1. ¹Division of Immunology, Hematology, Oncology and Bone Marrow Transplantation and Autoimmune Diseases, Department of Paediatrics, Leiden University Medical Centre, Leiden, The Netherlands
2. ²Department of Medical Statistics and Bioinformatics, Leiden University, Leiden, The Netherlands
3. ³Department of Clinical Epidemiology, Biostatistics and Bioinformatics, Academic Medical Center, Amsterdam, The Netherlands
4. ⁴Division of Radiation Oncology, Department of Clinical Oncology, Leiden University Medical Centre, Leiden, The Netherlands
5. ⁵Department of Radiotherapy, University Medical Centre, Utrecht, The Netherlands

Correspondence: Dr AJ Willemze, Division of Immunology, Hematology, Oncology and Bone Marrow Transplantation and Autoimmune Diseases, Department of Paediatrics, Leiden University Medical Centre, Albinusdreef 2, Leiden 2300RC, The Netherlands. E-mail: A.J.Willemze@lumc.nl

Received 29 August 2006; Revised 12 March 2007; Accepted 20 April 2007; Published online 18 June 2007.

Abstract

To examine relapse, survival and transplant-related complications in relationship to disease- and pre-treatment-related characteristics, we evaluated 132 children, who consecutively received an allogeneic HLA-identical SCT for acute leukaemia in our centre: ALL in first remission (n=24), ALL in second remission (n=53) and AML in first remission (n=55). The source of the stem cells was bone marrow in all but three cases. Most patients (89%) were pre-treated with cyclophosphamide and an age-related dose of TBI. Initially, GVHD prophylaxis consisted of long-course MTX only (n=24), later short-course MTX and CsA (n=102) was given.
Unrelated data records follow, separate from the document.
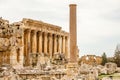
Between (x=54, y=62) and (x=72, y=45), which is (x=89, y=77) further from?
(x=54, y=62)

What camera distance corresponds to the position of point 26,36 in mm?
55500

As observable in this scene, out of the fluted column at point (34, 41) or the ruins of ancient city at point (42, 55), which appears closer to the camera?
the ruins of ancient city at point (42, 55)

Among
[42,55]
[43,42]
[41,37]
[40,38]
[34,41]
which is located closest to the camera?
[42,55]

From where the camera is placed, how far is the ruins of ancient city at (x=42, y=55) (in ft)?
56.7

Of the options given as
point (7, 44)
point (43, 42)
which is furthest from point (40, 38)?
point (7, 44)

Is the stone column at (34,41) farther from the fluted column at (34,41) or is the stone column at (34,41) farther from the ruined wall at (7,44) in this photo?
the ruined wall at (7,44)

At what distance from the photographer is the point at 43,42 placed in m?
61.1

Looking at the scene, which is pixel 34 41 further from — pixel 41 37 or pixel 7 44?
pixel 7 44

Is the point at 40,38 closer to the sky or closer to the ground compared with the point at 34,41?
closer to the sky

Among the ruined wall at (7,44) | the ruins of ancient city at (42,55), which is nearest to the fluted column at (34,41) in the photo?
the ruins of ancient city at (42,55)

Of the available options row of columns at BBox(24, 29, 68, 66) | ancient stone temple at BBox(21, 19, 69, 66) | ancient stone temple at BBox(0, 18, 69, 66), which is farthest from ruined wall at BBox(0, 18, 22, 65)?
ancient stone temple at BBox(21, 19, 69, 66)

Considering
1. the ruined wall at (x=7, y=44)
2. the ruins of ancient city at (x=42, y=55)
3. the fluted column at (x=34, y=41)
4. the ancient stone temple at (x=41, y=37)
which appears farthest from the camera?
the fluted column at (x=34, y=41)

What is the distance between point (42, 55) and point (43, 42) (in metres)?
24.4

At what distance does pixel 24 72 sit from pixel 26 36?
3694 cm
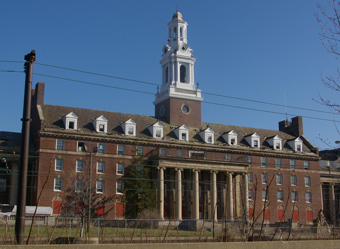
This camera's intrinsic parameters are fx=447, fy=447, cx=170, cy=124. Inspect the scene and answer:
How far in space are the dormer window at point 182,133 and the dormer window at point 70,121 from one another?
15899mm

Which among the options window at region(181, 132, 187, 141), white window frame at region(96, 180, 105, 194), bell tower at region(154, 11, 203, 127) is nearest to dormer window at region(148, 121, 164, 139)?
window at region(181, 132, 187, 141)

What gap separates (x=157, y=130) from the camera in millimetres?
68375

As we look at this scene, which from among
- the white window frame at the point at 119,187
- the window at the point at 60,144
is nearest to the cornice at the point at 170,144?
the window at the point at 60,144

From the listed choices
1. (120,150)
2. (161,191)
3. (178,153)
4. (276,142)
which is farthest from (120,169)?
(276,142)

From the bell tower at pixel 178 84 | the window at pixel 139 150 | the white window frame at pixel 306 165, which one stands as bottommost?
the white window frame at pixel 306 165

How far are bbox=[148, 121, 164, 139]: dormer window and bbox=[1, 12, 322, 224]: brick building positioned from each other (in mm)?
152

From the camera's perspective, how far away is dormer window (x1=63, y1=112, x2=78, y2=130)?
6201 centimetres

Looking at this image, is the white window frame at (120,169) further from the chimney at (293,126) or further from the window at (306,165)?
the chimney at (293,126)

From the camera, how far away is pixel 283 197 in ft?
245

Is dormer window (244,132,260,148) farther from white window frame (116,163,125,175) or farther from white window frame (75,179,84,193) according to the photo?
white window frame (75,179,84,193)

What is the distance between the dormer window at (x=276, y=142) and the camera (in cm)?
7768

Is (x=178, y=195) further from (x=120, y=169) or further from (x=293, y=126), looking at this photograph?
(x=293, y=126)

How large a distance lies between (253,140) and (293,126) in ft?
43.5

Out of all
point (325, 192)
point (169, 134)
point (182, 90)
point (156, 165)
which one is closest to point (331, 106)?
point (156, 165)
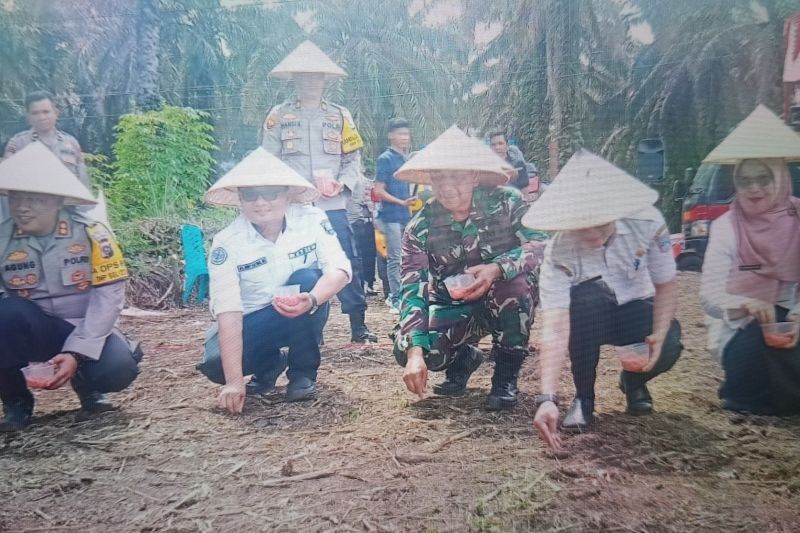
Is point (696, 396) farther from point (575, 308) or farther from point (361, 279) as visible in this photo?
point (361, 279)

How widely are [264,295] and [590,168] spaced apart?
102 centimetres

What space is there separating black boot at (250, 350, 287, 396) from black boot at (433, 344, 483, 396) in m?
0.54

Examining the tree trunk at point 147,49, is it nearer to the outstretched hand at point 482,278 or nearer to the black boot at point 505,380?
the outstretched hand at point 482,278

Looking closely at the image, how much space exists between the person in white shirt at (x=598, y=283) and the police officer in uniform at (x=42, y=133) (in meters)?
1.28

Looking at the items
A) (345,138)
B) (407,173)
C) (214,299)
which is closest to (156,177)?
(214,299)

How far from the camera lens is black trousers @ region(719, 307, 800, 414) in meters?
1.54

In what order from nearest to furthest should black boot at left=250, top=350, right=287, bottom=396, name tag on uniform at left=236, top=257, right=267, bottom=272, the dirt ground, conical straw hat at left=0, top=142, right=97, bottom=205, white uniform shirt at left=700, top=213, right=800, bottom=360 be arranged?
the dirt ground → white uniform shirt at left=700, top=213, right=800, bottom=360 → conical straw hat at left=0, top=142, right=97, bottom=205 → name tag on uniform at left=236, top=257, right=267, bottom=272 → black boot at left=250, top=350, right=287, bottom=396

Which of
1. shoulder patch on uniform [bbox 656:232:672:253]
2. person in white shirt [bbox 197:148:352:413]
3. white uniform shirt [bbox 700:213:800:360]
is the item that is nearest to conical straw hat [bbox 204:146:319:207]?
person in white shirt [bbox 197:148:352:413]

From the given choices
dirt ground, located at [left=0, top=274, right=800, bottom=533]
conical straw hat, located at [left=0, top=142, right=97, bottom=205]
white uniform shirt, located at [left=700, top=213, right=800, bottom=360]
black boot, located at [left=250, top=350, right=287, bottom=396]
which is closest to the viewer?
dirt ground, located at [left=0, top=274, right=800, bottom=533]

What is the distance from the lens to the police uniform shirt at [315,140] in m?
1.87

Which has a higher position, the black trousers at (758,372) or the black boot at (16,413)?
the black trousers at (758,372)

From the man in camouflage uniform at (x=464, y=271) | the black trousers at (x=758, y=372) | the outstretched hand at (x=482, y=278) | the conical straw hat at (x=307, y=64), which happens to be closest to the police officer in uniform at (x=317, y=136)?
the conical straw hat at (x=307, y=64)

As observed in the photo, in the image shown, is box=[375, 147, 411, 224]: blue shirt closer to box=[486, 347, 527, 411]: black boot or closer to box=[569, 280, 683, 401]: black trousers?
box=[486, 347, 527, 411]: black boot

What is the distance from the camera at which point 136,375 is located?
189 cm
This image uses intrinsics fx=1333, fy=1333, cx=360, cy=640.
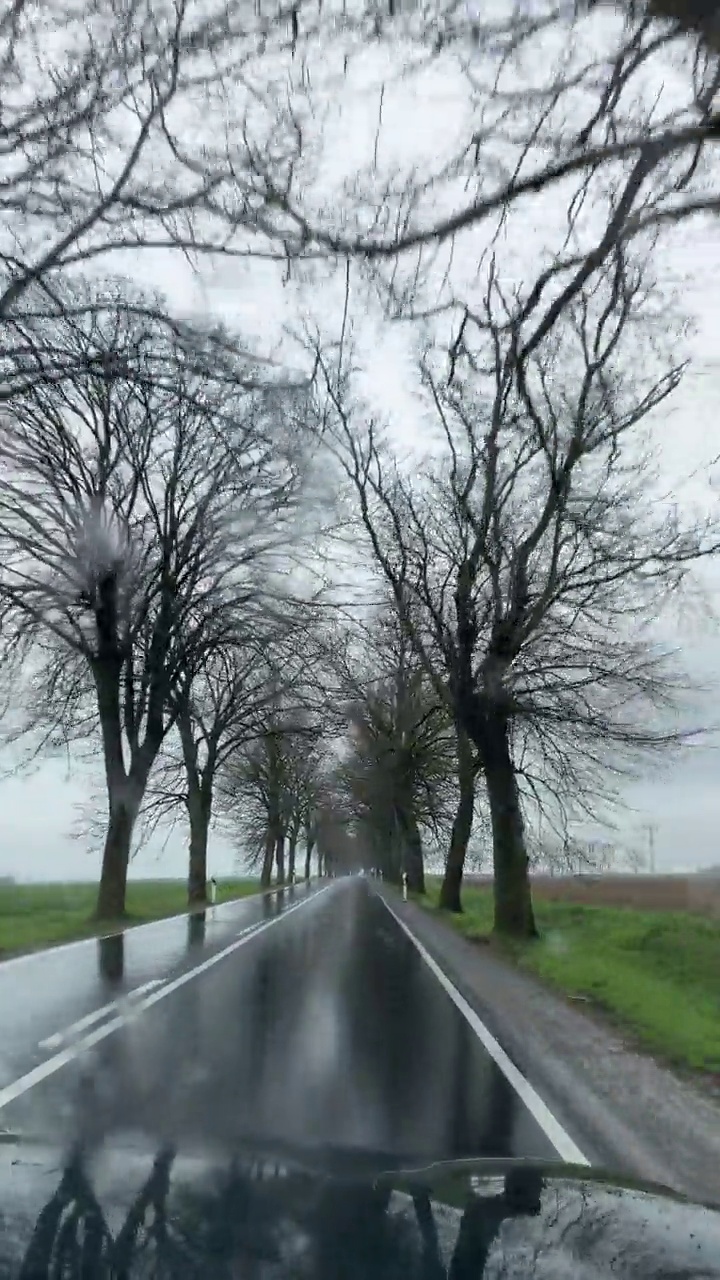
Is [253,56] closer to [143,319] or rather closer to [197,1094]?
[143,319]

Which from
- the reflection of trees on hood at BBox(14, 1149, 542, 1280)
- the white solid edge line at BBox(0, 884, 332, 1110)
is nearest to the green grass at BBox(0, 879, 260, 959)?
the white solid edge line at BBox(0, 884, 332, 1110)

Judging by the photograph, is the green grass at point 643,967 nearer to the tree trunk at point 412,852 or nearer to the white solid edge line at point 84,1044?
the white solid edge line at point 84,1044

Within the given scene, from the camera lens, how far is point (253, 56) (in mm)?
7047

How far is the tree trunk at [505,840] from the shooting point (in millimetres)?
25281

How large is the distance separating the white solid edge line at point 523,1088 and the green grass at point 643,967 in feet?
4.63

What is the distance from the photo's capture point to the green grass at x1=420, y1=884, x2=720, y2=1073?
12.0m

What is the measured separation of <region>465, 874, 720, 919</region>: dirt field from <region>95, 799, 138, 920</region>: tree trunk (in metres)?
9.14

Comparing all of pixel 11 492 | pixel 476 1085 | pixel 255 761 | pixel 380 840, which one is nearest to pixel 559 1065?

All patients were nursed in strictly protective isolation and received total gut decontamination to suppress their potentially pathogenic enteric microflora. The 5-year probability of overall survival was 63, 53 and 74% for ALL1, ALL2 and AML1, respectively (median follow-up: 10.6 years). The overall transplant-related mortality was 6%. The incidence of acute GVHD was 17%; 6% was grades II–IV. A higher total biologically effective TBI dose (BED) resulted in a decreased relapse frequency (P=0.034) and increased overall survival. AML patients with acute GVHD got no relapse (P=0.02); this was not the case in ALL patients. Fractionated TBI regimens with higher BED should be evaluated in prospective studies.